Klaus rolled his eyes. "Don't be so melodramatic, my love."
"Oh, so you don't intend to spend the rest of the near future searching out werewolves to turn into your own personal hybrid army?" she challenged.
Klaus grimaced and she knew she had him.
"You forget how well I know you. Well, do it yourself. And now you have your new cannibal pet to keep you company. You have my blessing. Hel, I'll even throw you a goodbye party if it means getting you out of this town," Aliyah spat.

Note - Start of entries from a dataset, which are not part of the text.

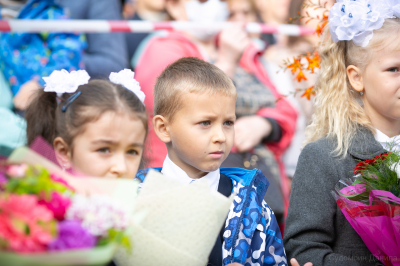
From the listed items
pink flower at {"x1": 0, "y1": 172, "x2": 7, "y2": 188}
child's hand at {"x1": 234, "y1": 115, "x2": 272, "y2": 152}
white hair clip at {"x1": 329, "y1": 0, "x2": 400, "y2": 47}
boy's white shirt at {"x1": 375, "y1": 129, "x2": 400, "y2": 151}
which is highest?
white hair clip at {"x1": 329, "y1": 0, "x2": 400, "y2": 47}

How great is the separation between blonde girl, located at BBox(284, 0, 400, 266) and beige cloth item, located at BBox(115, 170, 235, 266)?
76 centimetres

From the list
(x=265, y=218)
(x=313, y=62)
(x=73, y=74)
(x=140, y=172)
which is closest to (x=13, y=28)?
(x=73, y=74)

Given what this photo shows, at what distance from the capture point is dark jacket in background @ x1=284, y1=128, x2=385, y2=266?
1890mm

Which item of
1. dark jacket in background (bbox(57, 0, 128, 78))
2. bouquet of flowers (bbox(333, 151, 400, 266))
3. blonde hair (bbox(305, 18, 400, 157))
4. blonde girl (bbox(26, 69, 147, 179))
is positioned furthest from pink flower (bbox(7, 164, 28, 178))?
dark jacket in background (bbox(57, 0, 128, 78))

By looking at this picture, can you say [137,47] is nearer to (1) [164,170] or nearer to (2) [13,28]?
(2) [13,28]

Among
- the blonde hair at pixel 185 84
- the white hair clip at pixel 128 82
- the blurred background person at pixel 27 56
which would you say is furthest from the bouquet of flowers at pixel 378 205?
the blurred background person at pixel 27 56

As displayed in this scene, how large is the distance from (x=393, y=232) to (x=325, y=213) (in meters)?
0.38

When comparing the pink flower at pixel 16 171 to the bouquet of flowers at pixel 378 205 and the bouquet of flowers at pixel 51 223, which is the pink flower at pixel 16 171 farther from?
the bouquet of flowers at pixel 378 205

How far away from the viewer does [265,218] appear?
1.90m

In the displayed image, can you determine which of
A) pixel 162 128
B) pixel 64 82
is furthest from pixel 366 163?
pixel 64 82

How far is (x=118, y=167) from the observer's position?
67.4 inches

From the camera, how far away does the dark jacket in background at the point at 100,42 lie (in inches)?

Klaus crossed his arms over his chest. "You hate me that much?"
"No," Aliyah said, firmly, and it was the truth. She felt many things towards him, but hate was not one of them. "But I left you for a reason and I'll be damned if I let you rewrite the single cathartic decision I've made since I became this."
"Things can be different now, hellcat," Klaus soothed.
"Why? Because you're a hybrid now?" Aliyah raised an eyebrow and it was incredulous. "You've always been the most powerful being in the room, Nik. That was never the problem. And I never loved you because you were a vampire or a werewolf or a hybrid. I loved you when we were human and weak and I loved you as everything else beyond that. I love you. Even if by some act of the Gods you were turned back to human tomorrow, I would still love you. It was you who had a problem with that."
Klaus growled in frustration, turning around before rounding on her. "I don't know what you want me to say!"
"I want you to let me go!" Aliyah said, sharply.
"How can I?"
"Did you ever think that if you just let me go, I might come back?" she demanded. "Of my own free will, no conditions, no threats. Just my choice. Because I couldn't bear to live a life without you, because I love you."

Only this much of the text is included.